In a long letter to the Journal of the Polynesian Society, dated 6 October 1892, A. Carroll, a medical practitioner of Sydney (Australia), explains how he deciphered the Easter Island writing, and gives his translation of a tablet given as "No.1, Long Tablet." The partial drawing of it which accompanies Carroll's letter identifies it as Tablet A (also known as Tahua or The Oar). Carroll's translation of side b starts on page 246, of side a on page 249. This letter follows an earlier article by him, apparently written at the request of the Journal of the Polynesian Society, much shorter, in which he gave a partial translation of "a copy of the inscriptions kindly forwarded... by S. Percy Smith." What Carroll translated is uncertain. He refers to an "accompanying Plate" (p.104), but there is no accompanying plate in the reprint from which these texts were scanned. There is, however, a clear tracing of part of the Santiago Staff accompanying Carroll's explanatory letter of October 1892 (pp.233-253).

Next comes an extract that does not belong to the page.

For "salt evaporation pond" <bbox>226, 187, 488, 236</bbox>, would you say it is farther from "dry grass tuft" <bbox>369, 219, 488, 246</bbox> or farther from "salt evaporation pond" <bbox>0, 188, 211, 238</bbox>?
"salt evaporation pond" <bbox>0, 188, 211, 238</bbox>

Eventually, in 1897, Carroll was asked how his work was progressing. His lengthy answer is reproduced here.
These texts are presented here as a curiosity, an interesting case in the pathology of decipherment, as Carroll's explanations of his method, of the structure of the writing, were fundamentally reasonable, until put to the test: the promised grammar and hieroglyphic dictionary never eventuated.